Please pull the text out of every one of the records below, word for word, and leave out the pictures.

* * * *

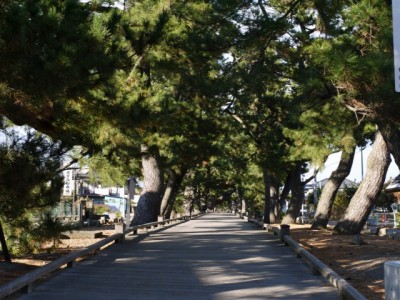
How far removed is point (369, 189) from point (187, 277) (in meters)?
10.2

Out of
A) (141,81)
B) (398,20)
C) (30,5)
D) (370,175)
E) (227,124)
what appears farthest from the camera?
(227,124)

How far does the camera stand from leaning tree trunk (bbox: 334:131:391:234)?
18781 millimetres

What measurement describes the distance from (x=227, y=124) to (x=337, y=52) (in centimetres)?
1622

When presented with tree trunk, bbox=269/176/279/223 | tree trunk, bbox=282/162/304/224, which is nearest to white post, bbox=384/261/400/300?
tree trunk, bbox=282/162/304/224

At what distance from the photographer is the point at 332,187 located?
2509cm

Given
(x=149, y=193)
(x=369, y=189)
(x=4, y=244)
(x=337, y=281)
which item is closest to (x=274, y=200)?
(x=149, y=193)

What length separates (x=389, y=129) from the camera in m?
11.4

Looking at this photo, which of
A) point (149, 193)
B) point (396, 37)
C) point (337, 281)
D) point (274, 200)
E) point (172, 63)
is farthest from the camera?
point (274, 200)

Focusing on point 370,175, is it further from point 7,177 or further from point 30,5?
point 30,5

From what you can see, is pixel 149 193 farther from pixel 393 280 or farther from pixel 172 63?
pixel 393 280

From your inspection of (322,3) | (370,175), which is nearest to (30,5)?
(322,3)

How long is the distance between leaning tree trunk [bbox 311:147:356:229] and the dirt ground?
4718 mm

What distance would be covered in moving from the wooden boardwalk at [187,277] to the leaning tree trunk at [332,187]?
8777 millimetres

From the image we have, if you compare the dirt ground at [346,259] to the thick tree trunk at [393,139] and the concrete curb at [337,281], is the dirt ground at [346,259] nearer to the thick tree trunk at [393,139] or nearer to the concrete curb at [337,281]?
the concrete curb at [337,281]
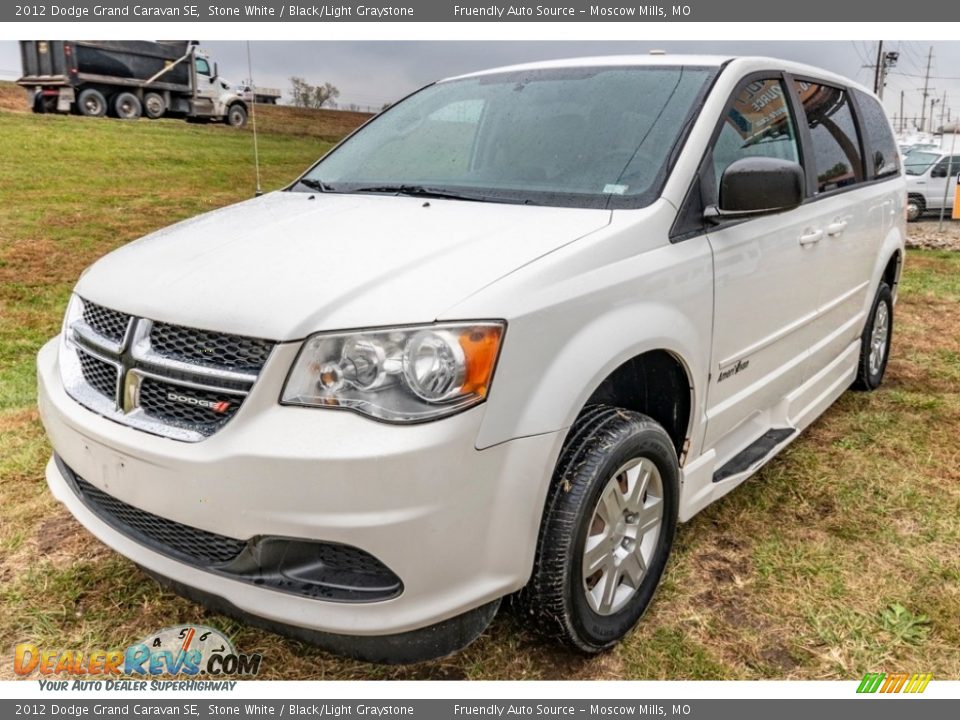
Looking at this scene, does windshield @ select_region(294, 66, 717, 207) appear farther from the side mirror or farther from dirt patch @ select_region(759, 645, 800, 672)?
dirt patch @ select_region(759, 645, 800, 672)

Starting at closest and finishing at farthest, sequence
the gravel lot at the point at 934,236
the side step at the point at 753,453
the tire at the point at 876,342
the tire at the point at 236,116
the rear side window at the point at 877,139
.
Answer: the side step at the point at 753,453
the rear side window at the point at 877,139
the tire at the point at 876,342
the gravel lot at the point at 934,236
the tire at the point at 236,116

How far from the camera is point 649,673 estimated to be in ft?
7.81

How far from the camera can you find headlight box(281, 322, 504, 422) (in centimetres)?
187

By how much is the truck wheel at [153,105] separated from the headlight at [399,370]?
19124 millimetres

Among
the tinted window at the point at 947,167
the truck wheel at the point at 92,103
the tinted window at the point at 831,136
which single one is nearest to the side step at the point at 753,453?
the tinted window at the point at 831,136

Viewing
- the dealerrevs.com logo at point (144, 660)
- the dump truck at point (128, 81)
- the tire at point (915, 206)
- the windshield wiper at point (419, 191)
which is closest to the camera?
the dealerrevs.com logo at point (144, 660)

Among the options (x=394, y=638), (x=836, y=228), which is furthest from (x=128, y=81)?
(x=394, y=638)

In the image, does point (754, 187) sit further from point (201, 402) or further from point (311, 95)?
point (311, 95)

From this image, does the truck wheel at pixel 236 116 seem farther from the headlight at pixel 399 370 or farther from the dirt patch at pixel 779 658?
the dirt patch at pixel 779 658

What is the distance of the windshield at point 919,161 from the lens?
17234 mm

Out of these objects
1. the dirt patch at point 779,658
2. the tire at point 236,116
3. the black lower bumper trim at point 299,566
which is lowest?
Result: the dirt patch at point 779,658

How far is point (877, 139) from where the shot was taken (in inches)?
180

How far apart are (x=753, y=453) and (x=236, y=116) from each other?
68.0 ft

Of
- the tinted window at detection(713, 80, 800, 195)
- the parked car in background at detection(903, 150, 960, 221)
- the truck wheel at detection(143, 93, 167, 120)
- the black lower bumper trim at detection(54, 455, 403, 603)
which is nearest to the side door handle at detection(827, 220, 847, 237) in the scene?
the tinted window at detection(713, 80, 800, 195)
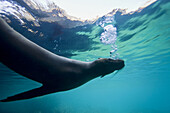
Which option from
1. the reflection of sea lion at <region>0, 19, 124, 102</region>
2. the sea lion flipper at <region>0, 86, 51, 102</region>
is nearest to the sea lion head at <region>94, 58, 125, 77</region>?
the reflection of sea lion at <region>0, 19, 124, 102</region>

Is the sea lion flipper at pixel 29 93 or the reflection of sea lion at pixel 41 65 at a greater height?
the reflection of sea lion at pixel 41 65

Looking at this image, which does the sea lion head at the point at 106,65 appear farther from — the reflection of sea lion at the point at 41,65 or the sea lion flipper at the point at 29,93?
the sea lion flipper at the point at 29,93

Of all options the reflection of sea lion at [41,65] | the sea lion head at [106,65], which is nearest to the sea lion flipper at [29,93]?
the reflection of sea lion at [41,65]

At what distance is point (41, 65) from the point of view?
1666 mm

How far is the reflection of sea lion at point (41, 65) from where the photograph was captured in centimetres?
153

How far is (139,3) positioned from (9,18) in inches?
365

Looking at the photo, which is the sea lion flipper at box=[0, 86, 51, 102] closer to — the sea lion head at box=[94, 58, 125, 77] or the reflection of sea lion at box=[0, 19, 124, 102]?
the reflection of sea lion at box=[0, 19, 124, 102]

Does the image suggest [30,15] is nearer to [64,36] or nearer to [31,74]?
[64,36]

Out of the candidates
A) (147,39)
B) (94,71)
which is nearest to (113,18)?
(147,39)

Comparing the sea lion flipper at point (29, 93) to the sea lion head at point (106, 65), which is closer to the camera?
the sea lion flipper at point (29, 93)

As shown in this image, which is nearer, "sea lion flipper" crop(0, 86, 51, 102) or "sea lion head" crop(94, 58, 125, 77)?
"sea lion flipper" crop(0, 86, 51, 102)

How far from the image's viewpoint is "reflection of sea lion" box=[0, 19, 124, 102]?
1.53 m

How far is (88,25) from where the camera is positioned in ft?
29.6

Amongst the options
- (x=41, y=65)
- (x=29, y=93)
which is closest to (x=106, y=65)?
(x=41, y=65)
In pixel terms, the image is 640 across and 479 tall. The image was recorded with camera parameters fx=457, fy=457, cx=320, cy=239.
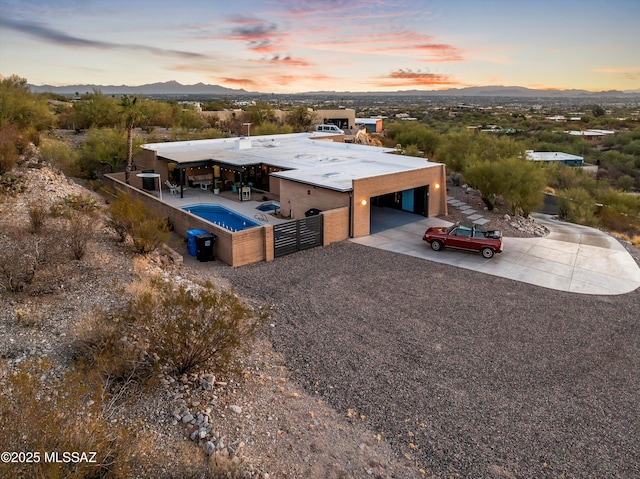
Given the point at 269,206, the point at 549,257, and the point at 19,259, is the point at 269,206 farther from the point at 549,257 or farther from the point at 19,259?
the point at 19,259

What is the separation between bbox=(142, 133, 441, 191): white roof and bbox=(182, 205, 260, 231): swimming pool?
118 inches

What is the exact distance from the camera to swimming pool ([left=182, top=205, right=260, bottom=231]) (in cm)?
2369

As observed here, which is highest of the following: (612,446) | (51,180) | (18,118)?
(18,118)

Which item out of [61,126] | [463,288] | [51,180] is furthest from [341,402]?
[61,126]

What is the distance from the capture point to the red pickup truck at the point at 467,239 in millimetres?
18391

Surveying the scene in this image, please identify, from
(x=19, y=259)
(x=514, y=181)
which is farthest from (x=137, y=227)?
(x=514, y=181)

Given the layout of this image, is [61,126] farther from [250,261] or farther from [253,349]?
[253,349]

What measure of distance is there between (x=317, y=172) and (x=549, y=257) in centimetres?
1216

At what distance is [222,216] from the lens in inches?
1014

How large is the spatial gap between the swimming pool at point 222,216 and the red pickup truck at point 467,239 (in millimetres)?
9151

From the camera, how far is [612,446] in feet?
26.8

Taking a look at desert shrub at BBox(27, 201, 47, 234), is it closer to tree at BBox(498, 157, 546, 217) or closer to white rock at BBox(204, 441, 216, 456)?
white rock at BBox(204, 441, 216, 456)

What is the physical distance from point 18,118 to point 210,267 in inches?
934

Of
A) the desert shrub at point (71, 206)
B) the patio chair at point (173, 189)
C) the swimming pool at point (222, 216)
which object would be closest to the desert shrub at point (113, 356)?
the desert shrub at point (71, 206)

* * * *

COMPLETED TASK:
How far removed is point (369, 189) from point (187, 277) (in meters)?
10.2

Out of
A) (141,81)
B) (398,20)
C) (30,5)
D) (370,175)
E) (227,124)
what appears farthest from the camera?
(227,124)

How far does the camera stand from leaning tree trunk (bbox: 334:131:391:234)?
18781 millimetres

What measurement describes the distance from (x=227, y=124) to (x=337, y=52) (in centimetres)?
1622

When presented with tree trunk, bbox=269/176/279/223 | tree trunk, bbox=282/162/304/224, which is nearest to white post, bbox=384/261/400/300?
tree trunk, bbox=282/162/304/224

At what distance from the photographer is the point at 332,187 located?
2509cm

Given
(x=149, y=193)
(x=369, y=189)
(x=4, y=244)
(x=337, y=281)
which item is closest to (x=274, y=200)?
(x=149, y=193)

What length separates (x=389, y=129) from the camera in m?
11.4

Looking at this photo, which of
A) point (149, 193)
B) point (396, 37)
C) point (337, 281)
D) point (274, 200)
E) point (172, 63)
is farthest from the camera?
point (274, 200)

Focusing on point 370,175, is it further from point 7,177 or further from point 30,5?
point 30,5

From what you can see, is pixel 149 193 farther from pixel 393 280 or farther from pixel 172 63?
pixel 393 280

From your inspection of (322,3) | (370,175), which is nearest to (30,5)?
(322,3)

How long is the distance between leaning tree trunk [bbox 311:147:356:229] and the dirt ground?
4718 mm

What distance would be covered in moving from the wooden boardwalk at [187,277] to the leaning tree trunk at [332,187]?
8777 millimetres

From the image we have, if you compare the dirt ground at [346,259] to the thick tree trunk at [393,139] and the concrete curb at [337,281], is the dirt ground at [346,259] nearer to the thick tree trunk at [393,139] or nearer to the concrete curb at [337,281]?
the concrete curb at [337,281]
Looking at this scene, does windshield @ select_region(294, 66, 717, 207) appear farther from the side mirror or farther from dirt patch @ select_region(759, 645, 800, 672)?
dirt patch @ select_region(759, 645, 800, 672)

Starting at closest and finishing at farthest, sequence
the gravel lot at the point at 934,236
the side step at the point at 753,453
the tire at the point at 876,342
the tire at the point at 236,116
the rear side window at the point at 877,139
.
Answer: the side step at the point at 753,453
the rear side window at the point at 877,139
the tire at the point at 876,342
the gravel lot at the point at 934,236
the tire at the point at 236,116

How far from the camera is point 649,673 estimated to be in ft?
7.81

How far from the camera can you find headlight box(281, 322, 504, 422) (in centimetres)?
187

By how much is the truck wheel at [153,105] separated from the headlight at [399,370]?
19124 millimetres

Among
the tinted window at the point at 947,167
the truck wheel at the point at 92,103
the tinted window at the point at 831,136
which single one is nearest to the side step at the point at 753,453?
the tinted window at the point at 831,136

Viewing
- the dealerrevs.com logo at point (144, 660)
- the dump truck at point (128, 81)
- the tire at point (915, 206)
- the windshield wiper at point (419, 191)
which is closest to the camera?
the dealerrevs.com logo at point (144, 660)

Among the options (x=394, y=638), (x=836, y=228), which is furthest from (x=128, y=81)?
(x=394, y=638)

In the image, does point (754, 187) sit further from point (201, 402) or further from point (311, 95)?
point (311, 95)

From this image, does the truck wheel at pixel 236 116 seem farther from the headlight at pixel 399 370 or farther from the dirt patch at pixel 779 658?
the dirt patch at pixel 779 658

What is the distance of the windshield at point 919,161 from the lens?
17234 mm

Out of these objects
1. the dirt patch at point 779,658
2. the tire at point 236,116
3. the black lower bumper trim at point 299,566
which is lowest?
Result: the dirt patch at point 779,658

How far is point (877, 139) from where the shot was taken (in inches)?
180

How far apart are (x=753, y=453) and (x=236, y=116) from each other?
68.0 ft

Of
- the tinted window at detection(713, 80, 800, 195)
- the parked car in background at detection(903, 150, 960, 221)
- the truck wheel at detection(143, 93, 167, 120)
- the black lower bumper trim at detection(54, 455, 403, 603)
which is nearest to the side door handle at detection(827, 220, 847, 237) in the scene?
the tinted window at detection(713, 80, 800, 195)
Which option from
1. the reflection of sea lion at <region>0, 19, 124, 102</region>
2. the sea lion flipper at <region>0, 86, 51, 102</region>
is nearest to the sea lion head at <region>94, 58, 125, 77</region>?
the reflection of sea lion at <region>0, 19, 124, 102</region>

Is the sea lion flipper at pixel 29 93 or the reflection of sea lion at pixel 41 65 at a greater height?
the reflection of sea lion at pixel 41 65

Looking at this image, which does the sea lion head at the point at 106,65 appear farther from — the reflection of sea lion at the point at 41,65 or the sea lion flipper at the point at 29,93?
the sea lion flipper at the point at 29,93

Of all options the reflection of sea lion at [41,65] | the sea lion head at [106,65], which is nearest to the sea lion flipper at [29,93]?
the reflection of sea lion at [41,65]

At what distance is point (41, 65) from the point of view?
1666 mm

How far is the reflection of sea lion at point (41, 65) from where the photograph was captured in centimetres?
153

How far is (139,3) positioned from (9,18) in inches?
365

Looking at the photo, which is the sea lion flipper at box=[0, 86, 51, 102] closer to — the sea lion head at box=[94, 58, 125, 77] or the reflection of sea lion at box=[0, 19, 124, 102]?
the reflection of sea lion at box=[0, 19, 124, 102]

Does the image suggest [30,15] is nearer to [64,36] or nearer to [31,74]?
[64,36]

Out of the candidates
A) (147,39)
B) (94,71)
which is nearest to (113,18)?
(147,39)

Comparing the sea lion flipper at point (29, 93) to the sea lion head at point (106, 65), which is closer to the camera?
the sea lion flipper at point (29, 93)

As shown in this image, which is nearer, "sea lion flipper" crop(0, 86, 51, 102) or "sea lion head" crop(94, 58, 125, 77)?
"sea lion flipper" crop(0, 86, 51, 102)

How far from the image's viewpoint is "reflection of sea lion" box=[0, 19, 124, 102]?
1.53 m

How far is (88,25) from where the camera is positioned in ft?
29.6

Amongst the options
- (x=41, y=65)
- (x=29, y=93)
which is closest to (x=106, y=65)?
(x=41, y=65)
In pixel terms, the image is 640 across and 479 tall. The image was recorded with camera parameters fx=457, fy=457, cx=320, cy=239.
Given the point at 269,206, the point at 549,257, and the point at 19,259, is the point at 269,206 farther from the point at 549,257 or farther from the point at 19,259?
the point at 19,259

What is the separation between bbox=(142, 133, 441, 191): white roof and bbox=(182, 205, 260, 231): swimming pool?
118 inches

What is the exact distance from the camera to swimming pool ([left=182, top=205, right=260, bottom=231]) (in cm)?
2369

As observed here, which is highest of the following: (612,446) | (51,180) | (18,118)?
(18,118)

Which item out of [61,126] | [463,288] | [51,180] is furthest from [341,402]?
[61,126]

What is the distance from the capture point to the red pickup truck at the point at 467,239 in millimetres?
18391

Surveying the scene in this image, please identify, from
(x=19, y=259)
(x=514, y=181)
which is farthest from (x=137, y=227)?
(x=514, y=181)

Given the layout of this image, is [61,126] farther from [250,261] or farther from [253,349]?
[253,349]

What measure of distance is there between (x=317, y=172) and (x=549, y=257) in centimetres?
1216

At what distance is [222,216] from the lens in inches?
1014

How large is the spatial gap between the swimming pool at point 222,216 and the red pickup truck at point 467,239 (in millimetres)?
9151

From the camera, how far is [612,446] in feet?
26.8

Taking a look at desert shrub at BBox(27, 201, 47, 234), is it closer to tree at BBox(498, 157, 546, 217) or closer to white rock at BBox(204, 441, 216, 456)?
white rock at BBox(204, 441, 216, 456)

What is the physical distance from point 18,118 to point 210,267 in inches?
934

Of
A) the desert shrub at point (71, 206)
B) the patio chair at point (173, 189)
C) the swimming pool at point (222, 216)
which object would be closest to the desert shrub at point (113, 356)?
the desert shrub at point (71, 206)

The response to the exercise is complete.